Consider some of your company’s biggest challenges. Wouldn’t a few of them be dramatically improved with a high-performance, stable, industrial wireless infrastructure supporting the right applications? Need more productivity? Let your workers take the control room with them as they address production needs wherever they are.

Worried about fewer domain experts? Let your onsite worker tie in your suppliers, customers and remote workers with 1-button access, live video, and easy access to machine status, drawings, and other critical data to support you better than ever before, albeit remotely.

Make it industrial wireless

For all the same reasons your controllers, drives, I/O and switches have industrially hardened ratings, you need to make your industrial wireless choice truly industrial. You may need to hold a quick intervention with your IT group. Explain that while air is the same everywhere, the location of wireless electronics require that the equipment have the same industrial ratings as other factory equipment to reliably transmit data.

As you move from dedicated purpose wireless to infrastructure, the temptation will be much greater to use commercial grade equipment. However, think again about where the equipment will be located and be sure to talk to your IT group about your expectations.

Industrial wireless is getting easier

Factories and other industrial facilities have long been a challenge for wireless deployments. High powered electromechanical equipment, large metal objects and frequent movement makes wireless signals bounce, cancel, and do other strange things.

Today, you still need to do a site survey and anticipate the additions and movements of equipment before you deploy wireless. The good news is that features such as MIMO (multiple-input and multiple-output) compensate for reflections.

The combination of MIMO, 300-600 Mbps speeds and other features, make wireless signals stronger instead of weaker and dramatically reduce dead spots and increase performance and distances.

Further, today’s new technologies with improved filtering eliminate most of the electromechanical noise that used to provide for tricky, often unreliable operation.

It’s getting easier part 2

In the past, you needed special equipment and expertise for your site survey and again at installation. However, the software used to manage industrial wireless infrastructures has improved dramatically and is now much easier for control, process, and automation engineers to use.

It can show you what is happening as soon as you turn your equipment on, giving you the ability to adjust, reposition and add or delete equipment to get the coverage you need with relatively little fuss.

Stability makes it mainstream

A funny thing happened during the writing of the Wireless N specification – they added a feature called retries, designed to resend any transmission of data that was not received intact in its first try.

In the industrial space, retries has been included in industrial networks since the early ‘70s, but it had not been a part of previous IEEE-802.11a/b/g wireless products. Now part of the 802.11N standard, retries and improved signal filtering produces wireless capable of sending and receiving millions of packets without dropping any.

Security for better or worse

In many ways, the security offered in today’s wireless technology is significantly better than wired. The encryption offered, for example, is exceptional considering the many industrial Ethernet protocols that go unencrypted when travelling on wire.

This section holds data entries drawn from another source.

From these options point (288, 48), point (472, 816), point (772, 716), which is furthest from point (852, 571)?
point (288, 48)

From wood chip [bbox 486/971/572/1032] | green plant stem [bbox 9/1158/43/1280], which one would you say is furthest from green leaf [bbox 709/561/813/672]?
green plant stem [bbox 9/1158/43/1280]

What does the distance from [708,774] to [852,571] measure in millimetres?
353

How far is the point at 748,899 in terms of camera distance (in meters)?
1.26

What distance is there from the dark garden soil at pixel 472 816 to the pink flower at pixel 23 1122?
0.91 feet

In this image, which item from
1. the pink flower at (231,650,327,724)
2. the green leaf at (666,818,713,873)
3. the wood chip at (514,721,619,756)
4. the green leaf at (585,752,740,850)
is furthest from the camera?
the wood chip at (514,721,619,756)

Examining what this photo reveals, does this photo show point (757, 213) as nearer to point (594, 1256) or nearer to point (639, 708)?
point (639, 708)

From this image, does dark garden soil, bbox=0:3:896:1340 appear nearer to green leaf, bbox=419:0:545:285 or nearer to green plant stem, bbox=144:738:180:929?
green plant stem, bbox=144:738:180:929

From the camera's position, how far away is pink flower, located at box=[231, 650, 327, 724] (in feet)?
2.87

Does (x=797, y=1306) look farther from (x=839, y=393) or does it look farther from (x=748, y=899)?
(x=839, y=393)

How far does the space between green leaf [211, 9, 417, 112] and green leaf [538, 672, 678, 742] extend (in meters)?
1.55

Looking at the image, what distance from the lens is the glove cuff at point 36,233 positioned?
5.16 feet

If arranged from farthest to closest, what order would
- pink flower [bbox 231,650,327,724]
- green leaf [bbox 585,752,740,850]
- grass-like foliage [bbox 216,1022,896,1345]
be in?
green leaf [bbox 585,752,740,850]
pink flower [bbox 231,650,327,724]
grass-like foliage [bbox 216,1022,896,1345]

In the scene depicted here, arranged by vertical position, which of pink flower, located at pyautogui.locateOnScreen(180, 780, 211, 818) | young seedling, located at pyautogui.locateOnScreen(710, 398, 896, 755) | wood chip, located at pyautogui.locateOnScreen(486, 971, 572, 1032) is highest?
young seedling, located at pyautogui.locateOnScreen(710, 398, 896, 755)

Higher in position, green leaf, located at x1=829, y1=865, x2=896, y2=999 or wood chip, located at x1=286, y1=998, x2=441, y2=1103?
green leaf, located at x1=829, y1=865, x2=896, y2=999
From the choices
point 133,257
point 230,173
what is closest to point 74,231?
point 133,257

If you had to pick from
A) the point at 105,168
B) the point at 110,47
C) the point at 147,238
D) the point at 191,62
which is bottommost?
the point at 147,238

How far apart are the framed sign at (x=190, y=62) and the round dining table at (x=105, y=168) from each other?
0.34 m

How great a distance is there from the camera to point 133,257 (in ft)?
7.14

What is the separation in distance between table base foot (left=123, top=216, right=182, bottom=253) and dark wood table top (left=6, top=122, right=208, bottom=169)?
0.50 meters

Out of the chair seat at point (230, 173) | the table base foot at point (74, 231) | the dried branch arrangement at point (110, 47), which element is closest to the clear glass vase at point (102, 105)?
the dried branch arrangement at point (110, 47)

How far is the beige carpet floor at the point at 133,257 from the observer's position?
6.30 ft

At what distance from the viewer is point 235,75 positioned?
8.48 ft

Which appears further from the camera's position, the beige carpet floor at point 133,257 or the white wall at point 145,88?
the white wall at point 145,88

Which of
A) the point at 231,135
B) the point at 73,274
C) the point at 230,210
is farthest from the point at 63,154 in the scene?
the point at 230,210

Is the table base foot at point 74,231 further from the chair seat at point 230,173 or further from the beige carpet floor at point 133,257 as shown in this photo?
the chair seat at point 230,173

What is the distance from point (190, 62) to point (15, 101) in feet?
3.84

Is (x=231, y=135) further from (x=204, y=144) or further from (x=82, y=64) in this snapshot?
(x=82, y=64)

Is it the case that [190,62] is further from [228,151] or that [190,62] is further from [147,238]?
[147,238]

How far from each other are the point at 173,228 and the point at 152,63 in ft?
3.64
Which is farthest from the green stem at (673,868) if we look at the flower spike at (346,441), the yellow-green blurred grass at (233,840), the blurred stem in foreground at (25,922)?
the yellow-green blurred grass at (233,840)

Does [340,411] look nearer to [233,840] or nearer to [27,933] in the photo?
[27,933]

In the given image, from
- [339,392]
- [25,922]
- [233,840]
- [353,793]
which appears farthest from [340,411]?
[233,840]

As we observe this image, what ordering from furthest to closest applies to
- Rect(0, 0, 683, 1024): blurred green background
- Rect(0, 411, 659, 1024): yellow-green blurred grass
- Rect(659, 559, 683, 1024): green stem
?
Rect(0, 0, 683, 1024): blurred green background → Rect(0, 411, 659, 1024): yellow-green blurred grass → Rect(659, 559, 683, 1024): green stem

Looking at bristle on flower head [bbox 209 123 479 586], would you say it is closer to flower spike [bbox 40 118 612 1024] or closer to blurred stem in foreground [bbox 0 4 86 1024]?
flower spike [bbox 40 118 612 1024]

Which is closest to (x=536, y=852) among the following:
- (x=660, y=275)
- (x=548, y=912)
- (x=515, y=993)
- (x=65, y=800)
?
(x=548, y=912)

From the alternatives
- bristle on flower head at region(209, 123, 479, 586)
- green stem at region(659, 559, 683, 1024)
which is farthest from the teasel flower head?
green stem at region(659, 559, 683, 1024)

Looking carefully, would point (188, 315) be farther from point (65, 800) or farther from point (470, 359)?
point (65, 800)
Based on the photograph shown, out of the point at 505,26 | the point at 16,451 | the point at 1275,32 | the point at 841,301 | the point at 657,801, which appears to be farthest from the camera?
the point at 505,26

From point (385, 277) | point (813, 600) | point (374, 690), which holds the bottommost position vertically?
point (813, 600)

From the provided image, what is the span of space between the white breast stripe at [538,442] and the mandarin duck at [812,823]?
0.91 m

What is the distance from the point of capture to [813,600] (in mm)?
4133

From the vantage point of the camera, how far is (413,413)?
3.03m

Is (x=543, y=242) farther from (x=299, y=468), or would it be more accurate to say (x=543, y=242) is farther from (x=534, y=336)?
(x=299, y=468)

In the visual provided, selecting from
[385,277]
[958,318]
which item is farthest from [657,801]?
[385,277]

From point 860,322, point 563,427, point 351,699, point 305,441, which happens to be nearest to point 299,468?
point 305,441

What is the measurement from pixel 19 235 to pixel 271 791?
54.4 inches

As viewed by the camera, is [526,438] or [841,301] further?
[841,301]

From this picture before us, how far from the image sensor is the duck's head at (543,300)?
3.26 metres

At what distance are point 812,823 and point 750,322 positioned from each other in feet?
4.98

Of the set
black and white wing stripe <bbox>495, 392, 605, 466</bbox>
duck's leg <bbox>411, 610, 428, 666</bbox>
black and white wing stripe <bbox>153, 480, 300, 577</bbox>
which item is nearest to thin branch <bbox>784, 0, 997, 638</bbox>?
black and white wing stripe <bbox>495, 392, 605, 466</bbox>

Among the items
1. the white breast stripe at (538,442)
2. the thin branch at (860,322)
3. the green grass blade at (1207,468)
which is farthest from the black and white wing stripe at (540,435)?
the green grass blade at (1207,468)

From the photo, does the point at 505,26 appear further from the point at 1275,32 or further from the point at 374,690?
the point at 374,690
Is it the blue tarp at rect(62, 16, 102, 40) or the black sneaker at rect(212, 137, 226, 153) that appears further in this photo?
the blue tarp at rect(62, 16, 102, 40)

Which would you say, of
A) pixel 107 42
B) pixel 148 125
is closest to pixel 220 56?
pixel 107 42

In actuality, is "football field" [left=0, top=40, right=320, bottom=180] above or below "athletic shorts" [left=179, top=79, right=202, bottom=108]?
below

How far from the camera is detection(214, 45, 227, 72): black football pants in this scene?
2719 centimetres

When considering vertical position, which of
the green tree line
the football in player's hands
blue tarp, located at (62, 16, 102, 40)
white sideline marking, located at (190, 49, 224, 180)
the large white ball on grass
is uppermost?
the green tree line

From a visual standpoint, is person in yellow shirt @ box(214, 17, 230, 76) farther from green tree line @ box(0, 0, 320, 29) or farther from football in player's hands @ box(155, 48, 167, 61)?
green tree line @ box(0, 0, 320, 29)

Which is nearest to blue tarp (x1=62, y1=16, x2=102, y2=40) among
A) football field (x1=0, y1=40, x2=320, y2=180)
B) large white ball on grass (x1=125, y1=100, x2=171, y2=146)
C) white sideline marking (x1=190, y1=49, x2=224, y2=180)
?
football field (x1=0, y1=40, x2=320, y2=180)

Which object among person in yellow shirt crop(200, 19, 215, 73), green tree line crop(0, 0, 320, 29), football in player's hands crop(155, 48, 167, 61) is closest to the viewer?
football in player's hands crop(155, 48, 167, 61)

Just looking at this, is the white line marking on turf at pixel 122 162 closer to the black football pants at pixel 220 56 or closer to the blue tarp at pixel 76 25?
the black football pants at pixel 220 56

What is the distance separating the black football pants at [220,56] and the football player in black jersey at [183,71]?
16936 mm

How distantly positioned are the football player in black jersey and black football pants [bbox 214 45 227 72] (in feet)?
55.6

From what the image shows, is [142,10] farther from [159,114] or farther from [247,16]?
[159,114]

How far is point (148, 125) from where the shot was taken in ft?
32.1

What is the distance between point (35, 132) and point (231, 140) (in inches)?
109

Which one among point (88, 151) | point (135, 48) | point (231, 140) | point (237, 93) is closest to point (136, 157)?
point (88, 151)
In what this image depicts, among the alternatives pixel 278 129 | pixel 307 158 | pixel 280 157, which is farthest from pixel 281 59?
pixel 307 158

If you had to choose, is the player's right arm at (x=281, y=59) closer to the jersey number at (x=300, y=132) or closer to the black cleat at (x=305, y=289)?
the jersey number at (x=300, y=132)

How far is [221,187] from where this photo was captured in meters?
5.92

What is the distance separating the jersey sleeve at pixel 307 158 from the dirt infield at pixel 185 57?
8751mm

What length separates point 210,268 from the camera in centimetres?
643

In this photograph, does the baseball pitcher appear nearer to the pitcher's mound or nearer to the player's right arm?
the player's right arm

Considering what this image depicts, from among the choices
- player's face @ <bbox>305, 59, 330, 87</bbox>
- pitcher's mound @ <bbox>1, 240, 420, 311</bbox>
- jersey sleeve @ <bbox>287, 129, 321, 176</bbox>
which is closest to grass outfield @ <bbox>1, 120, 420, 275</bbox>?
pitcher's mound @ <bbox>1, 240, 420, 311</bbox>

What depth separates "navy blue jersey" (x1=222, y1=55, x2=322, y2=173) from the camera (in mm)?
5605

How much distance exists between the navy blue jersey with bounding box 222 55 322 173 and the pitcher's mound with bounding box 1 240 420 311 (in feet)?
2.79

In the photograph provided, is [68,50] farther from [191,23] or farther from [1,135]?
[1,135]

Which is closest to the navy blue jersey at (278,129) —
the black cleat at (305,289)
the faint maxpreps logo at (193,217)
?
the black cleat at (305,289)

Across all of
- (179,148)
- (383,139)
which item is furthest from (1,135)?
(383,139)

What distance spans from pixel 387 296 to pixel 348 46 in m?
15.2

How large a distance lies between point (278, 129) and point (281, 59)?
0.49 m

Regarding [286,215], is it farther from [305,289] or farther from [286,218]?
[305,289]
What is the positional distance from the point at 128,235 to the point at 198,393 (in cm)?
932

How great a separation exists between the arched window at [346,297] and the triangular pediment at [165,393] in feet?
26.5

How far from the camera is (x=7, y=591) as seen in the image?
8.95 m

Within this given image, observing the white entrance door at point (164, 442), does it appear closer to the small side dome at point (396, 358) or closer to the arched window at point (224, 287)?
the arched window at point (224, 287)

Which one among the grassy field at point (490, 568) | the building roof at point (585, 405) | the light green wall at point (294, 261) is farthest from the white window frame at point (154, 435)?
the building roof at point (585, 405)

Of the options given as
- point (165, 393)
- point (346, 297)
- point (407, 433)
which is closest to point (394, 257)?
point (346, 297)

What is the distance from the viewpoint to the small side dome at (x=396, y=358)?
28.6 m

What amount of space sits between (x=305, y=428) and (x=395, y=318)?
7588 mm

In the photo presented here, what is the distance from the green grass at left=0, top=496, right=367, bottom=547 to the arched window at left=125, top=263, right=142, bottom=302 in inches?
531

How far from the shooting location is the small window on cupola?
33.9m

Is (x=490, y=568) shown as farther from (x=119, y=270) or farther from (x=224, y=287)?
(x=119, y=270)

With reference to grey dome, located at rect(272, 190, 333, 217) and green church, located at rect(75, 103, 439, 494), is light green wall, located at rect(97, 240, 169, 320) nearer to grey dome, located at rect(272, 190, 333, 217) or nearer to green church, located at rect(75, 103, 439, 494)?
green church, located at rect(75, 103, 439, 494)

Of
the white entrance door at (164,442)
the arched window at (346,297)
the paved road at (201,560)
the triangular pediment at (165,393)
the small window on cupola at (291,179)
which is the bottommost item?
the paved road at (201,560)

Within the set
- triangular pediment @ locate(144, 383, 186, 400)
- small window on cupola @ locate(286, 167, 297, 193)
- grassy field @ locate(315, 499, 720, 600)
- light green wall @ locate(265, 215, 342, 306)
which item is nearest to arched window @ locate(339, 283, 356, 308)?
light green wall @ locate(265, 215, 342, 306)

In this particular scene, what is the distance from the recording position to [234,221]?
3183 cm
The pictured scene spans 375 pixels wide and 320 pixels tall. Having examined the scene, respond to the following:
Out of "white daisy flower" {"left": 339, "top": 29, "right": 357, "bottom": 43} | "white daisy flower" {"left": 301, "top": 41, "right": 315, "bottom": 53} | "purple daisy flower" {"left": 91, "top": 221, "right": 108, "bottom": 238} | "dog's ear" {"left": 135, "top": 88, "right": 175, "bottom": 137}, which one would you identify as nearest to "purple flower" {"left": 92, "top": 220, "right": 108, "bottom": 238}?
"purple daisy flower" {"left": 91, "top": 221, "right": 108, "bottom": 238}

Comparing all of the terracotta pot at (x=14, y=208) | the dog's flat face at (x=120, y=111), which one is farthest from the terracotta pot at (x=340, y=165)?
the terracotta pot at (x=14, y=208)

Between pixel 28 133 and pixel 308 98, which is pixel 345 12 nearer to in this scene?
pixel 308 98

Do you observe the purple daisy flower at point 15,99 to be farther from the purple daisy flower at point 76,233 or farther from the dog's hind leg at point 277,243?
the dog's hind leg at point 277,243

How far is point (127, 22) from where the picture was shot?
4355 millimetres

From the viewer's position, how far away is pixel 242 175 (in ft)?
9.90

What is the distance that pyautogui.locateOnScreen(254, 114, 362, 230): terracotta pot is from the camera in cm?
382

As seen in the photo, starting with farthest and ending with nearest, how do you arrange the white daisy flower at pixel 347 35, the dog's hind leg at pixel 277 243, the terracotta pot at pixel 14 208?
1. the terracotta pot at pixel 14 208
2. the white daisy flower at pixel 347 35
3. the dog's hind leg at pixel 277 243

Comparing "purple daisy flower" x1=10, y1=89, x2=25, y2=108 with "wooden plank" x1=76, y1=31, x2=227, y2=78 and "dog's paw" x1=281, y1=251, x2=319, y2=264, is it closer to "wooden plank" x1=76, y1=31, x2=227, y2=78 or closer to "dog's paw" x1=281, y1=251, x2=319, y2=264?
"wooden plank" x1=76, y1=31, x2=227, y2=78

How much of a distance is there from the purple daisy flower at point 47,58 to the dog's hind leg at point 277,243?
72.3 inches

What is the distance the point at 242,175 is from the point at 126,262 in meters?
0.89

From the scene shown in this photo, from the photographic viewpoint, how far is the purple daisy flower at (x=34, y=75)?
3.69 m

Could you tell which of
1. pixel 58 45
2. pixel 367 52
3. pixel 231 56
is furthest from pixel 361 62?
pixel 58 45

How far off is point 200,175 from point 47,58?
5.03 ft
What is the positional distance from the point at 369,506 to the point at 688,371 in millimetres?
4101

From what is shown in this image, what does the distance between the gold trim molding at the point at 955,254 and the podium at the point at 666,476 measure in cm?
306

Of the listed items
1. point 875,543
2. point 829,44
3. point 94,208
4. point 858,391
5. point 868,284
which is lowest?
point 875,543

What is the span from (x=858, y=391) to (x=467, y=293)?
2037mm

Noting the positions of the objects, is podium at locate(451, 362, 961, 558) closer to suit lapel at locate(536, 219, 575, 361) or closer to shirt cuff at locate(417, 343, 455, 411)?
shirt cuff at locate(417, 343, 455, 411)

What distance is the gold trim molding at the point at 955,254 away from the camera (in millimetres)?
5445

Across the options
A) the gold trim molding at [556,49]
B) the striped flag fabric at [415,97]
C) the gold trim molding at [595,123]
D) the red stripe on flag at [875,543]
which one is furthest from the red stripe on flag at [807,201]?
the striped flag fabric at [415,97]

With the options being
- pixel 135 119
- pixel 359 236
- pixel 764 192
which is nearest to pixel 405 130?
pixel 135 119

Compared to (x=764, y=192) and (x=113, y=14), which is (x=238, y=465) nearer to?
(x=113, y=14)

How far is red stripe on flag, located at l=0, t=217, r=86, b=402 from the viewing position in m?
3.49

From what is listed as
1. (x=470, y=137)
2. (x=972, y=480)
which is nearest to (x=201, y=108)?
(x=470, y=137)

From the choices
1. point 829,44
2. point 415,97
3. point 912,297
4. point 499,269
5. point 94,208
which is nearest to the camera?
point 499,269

Further, many of the security measures we recommend for wired networking are also available for wireless segments. On the flipside, a security issue that remains a concern is not about intercepting and maliciously controlling wireless signals, but rather about interfering with the wireless signals to create a denial-of-service.

You’ll need to have good physical security in place for the facilities where your wireless operates, and you may need to take additional measures to minimise or avoid this risk if it is a concern for your application.

Consult the industrial wireless pros

Whether you’re just getting started, considering a move from ‘must-have’ to infrastructure, or ready to go wireless or bust, you’ll be well served by consulting with others who have already been where you’re going.

Since older experiences with wireless will not be the same as current ones, talk to those who have kept pace with the technology and its deployment.

The fires are warm, so your chances for cooking up a wireless recipe for success are excellent!